Pour tenter de faire entendre la voix de l'artiste malien, Serge Ellenstein a sollicité l'avocat parisien William Bourdon. " Tout porte à croire que M. Dolo est victime d'un abus de confiance ", explique l'avocat, qui a " l'impression d'un certain mépris à l'égard de M. Dolo ". Reste à expliquer pourquoi le Malien a attendu si longtemps, et surtout démontrer que les œuvres dont Amahiguere Dolo revendique la paternité ne sont pas le fruit d'une collaboration, qu'elles n'ont pas été réalisées sous la direction de Miquel Barcelo, qu'elles sont la concrétisation d'une idée originale de l'artiste malien selon des techniques que lui seul possède et qu'il peut le démontrer. " M. Dolo était assistant, il préparait la terre, donc les empreintes digitales, c'est normal ! ", affirme Hélène Dupin, l'avocate à Paris de Miquel Barcelo. Elle estime que ce sont les " empreintes de la personnalité " qui comptent, pas les empreintes digitales. " Mon client a une créativité débordante, défend-elle, il n'a pas besoin de voler le travail des autres. "

Les deux camps face à face

Désormais, les deux camps se font face. Côté malien, on dénonce en Miquel Barcelo un homme insensible à un ami dans le besoin. " Derrière le brillant artiste, il y a un homme d'affaires, sans égard pour l'Afrique, qui a toujours refusé d'exposer au Mali par exemple ", déplore un ancien collaborateur de M. Barcelo.

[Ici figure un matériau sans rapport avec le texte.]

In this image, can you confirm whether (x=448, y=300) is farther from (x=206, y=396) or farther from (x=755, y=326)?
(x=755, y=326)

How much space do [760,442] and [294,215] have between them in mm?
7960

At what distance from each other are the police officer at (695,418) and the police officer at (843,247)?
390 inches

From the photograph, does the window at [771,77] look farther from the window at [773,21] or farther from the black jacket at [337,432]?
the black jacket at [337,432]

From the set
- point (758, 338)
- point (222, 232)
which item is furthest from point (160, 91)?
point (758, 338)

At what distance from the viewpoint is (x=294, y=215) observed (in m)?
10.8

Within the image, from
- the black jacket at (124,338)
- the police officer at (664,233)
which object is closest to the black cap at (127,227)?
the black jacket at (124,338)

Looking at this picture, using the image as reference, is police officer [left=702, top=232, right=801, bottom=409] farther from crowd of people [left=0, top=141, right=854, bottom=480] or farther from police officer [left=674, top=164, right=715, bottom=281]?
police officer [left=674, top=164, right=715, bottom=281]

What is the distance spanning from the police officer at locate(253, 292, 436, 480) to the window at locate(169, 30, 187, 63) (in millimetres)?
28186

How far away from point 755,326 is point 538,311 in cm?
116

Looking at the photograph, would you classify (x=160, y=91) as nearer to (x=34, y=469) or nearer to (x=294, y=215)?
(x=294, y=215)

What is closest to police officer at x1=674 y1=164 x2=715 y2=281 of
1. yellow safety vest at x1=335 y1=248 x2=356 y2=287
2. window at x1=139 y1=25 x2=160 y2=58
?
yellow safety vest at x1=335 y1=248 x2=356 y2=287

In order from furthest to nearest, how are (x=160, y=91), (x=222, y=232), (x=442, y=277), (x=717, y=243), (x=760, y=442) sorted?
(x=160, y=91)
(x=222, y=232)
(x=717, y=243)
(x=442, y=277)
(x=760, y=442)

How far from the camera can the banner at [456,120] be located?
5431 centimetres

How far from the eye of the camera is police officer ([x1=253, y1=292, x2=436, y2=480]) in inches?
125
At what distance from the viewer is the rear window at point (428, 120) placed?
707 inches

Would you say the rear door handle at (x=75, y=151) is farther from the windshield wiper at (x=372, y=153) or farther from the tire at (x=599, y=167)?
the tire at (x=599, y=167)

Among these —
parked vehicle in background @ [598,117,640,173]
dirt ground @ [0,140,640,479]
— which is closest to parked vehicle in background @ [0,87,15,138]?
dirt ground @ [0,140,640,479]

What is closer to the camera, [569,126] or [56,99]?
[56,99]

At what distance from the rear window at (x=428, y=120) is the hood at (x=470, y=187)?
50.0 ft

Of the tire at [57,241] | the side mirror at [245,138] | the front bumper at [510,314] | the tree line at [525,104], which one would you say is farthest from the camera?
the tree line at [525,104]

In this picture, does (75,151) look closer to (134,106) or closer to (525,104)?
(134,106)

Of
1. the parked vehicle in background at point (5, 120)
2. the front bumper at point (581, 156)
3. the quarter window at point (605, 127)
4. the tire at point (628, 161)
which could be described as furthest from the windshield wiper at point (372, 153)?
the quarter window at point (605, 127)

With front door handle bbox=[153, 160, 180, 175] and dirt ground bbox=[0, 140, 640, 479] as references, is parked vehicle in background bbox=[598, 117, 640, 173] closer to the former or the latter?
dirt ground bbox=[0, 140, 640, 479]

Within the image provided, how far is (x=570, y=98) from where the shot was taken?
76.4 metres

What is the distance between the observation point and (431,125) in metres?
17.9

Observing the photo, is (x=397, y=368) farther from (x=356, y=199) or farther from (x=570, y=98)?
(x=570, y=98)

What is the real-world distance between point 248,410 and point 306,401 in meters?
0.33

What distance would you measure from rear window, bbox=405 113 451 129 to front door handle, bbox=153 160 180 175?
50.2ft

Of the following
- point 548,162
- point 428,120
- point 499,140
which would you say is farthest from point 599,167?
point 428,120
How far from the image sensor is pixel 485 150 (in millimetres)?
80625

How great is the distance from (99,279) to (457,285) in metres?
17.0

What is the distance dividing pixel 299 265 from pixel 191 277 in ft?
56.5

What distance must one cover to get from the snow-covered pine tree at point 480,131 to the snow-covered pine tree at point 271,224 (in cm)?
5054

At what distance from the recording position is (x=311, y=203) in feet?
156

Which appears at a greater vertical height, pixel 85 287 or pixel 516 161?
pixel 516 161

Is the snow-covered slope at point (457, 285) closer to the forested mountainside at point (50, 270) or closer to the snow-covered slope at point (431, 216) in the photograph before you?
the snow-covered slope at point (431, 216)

Côté espagnol, l'histoire est différente. " Les raisons pour lesquelles Amahiguere Dolo et Miquel Barcelo se sont fâchés n'ont rien à voir avec leurs pratiques artistiques respectives, fait savoir Hélène Dupin. Cette mésentente trouve plus prosaïquement son origine dans une histoire de terrain à Ségou que Miquel Barcelo a voulu acquérir par l'intermédiaire d'Amahiguere Dolo, alors que ce dernier en a profité pour le revendre à un tiers. "

 

Même s'il reconnaît avoir été " un peu maladroit " dans cette affaire, le Malien se défend d'avoir voulu tromper Miquel Barcelo. " Il m'a dit en 1999 que finalement, le terrain ne lui plaisait pas, qu'il y avait trop de trous, trop boulot pour l'aménager ! ", explique Amahiguere Dolo. Le terrain, au bord du fleuve, serait ainsi resté en friche pendant près de dix ans. La situation se compliquait en l'absence de l'artiste espagnol, ajoute le Malien, parce que les villageois demandaient à le récupérer pour le cultiver. " J'ai fini par le vendre en 2002 à un Blanc qui voulait y construire un hôtel et qui a disparu depuis. "

A la même période, le 26 juin 2002, une petite toile de Miquel Barcelo, Autour du Lac noir, a été adjugée 850 000 livres sterling (1,3 million d'euros) chez Sotheby's à Londres. Le terrain de Ségou, lui, ne valait que 1 500 euros. Une broutille, rapportée aux honoraires des avocats qui vont désormais s'affronter à Paris pour départager les deux anciens amis.